Travaux sous la neigeChaque année, plusieurs centaines de milliers de tonnes de sel sont déversées sur les routes de l’Hexagone pour réduire les risques de formation de verglas, auxquelles viennent s’ajouter des milliers de tonnes de sable pour éviter les glissades.

Ces mesures ont un coût financier, mais également environnemental puisque la glace fondue, chargée en sel, se répand dans la nature, les rivières et les lacs, ce qui impacte certaines espèces aquatiques si l’on en croit un rapport récemment publié par l’Institut américain d’études géologiques, contrairement à ce que disent ceux qui vendent le sel.
Le Nord des États-Unis doit faire face à un enneigement important et utilise donc largement le sel sur les routes en période hivernale. À la fin de la saison des frimas, les chercheurs ont retrouvé des taux élevés de chlorure de sodium dans les cours d’eau de cette région : 55 % des sites dépassaient le seuil de toxicité chronique de 230 mg/l établi par l’Agence américaine de protection de l’environnement, tandis que 25 % des sites dépassaient le seuil de toxicité aiguë, fixé à 860 mg/l.

Il existe des alternatives au salage : le sablage, qui consiste à épandre un granulat pour augmenter l’adhérence ; l’utilisation de pneus neige, qui est obligatoire l’hiver dans certains pays, comme la Slovaquie par exemple ; ou encore le sucrage des routes. Les Suisses viennent, en effet, de tester l’épandage de sucre sur l’autoroute A6 dans l’Oberland bernois.
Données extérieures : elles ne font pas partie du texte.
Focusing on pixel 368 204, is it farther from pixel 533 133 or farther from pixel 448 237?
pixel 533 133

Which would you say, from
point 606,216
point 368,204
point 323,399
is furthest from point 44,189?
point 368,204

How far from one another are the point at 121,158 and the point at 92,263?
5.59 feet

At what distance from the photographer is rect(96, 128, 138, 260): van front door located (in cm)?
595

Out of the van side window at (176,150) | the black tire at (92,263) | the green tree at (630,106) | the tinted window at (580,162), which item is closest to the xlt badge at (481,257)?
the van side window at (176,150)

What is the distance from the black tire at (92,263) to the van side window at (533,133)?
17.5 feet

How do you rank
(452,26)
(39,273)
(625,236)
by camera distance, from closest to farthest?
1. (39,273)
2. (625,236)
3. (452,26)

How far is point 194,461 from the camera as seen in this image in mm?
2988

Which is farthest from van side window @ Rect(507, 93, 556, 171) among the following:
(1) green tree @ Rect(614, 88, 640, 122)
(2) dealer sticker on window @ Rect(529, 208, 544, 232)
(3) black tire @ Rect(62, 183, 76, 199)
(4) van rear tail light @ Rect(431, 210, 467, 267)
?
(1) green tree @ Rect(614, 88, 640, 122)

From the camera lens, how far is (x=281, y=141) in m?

Le sucre utilisé, issu de la canne à sucre, se révèle nettement moins agressif que le chlorure de sodium vis-à-vis de l’environnement, mais aussi des véhicules. Il est utilisé sous forme de mélasse et tient donc mieux que le sel sur la route, puisqu’il n’est pas balayé par le vent. Il a également l’avantage d’être très efficace par des températures très basses.
Par contre, l’hiver dernier, les Suisses ont trouvé que la facture était salée quand ils ont dû payer à la société irlandaise qui leur a fourni le sucre les mêmes droits que pour un produit alimentaire. Un accord a été conclu et le prix du sucre est maintenant sensiblement le même que celui du sel, de quoi adoucir la note.

Dommage que les autorités helvétiques n’aient pas testé le chocolat… De peur, sans doute, que l’on ne soit trop nombreux à vouloir avaler les kilomètres.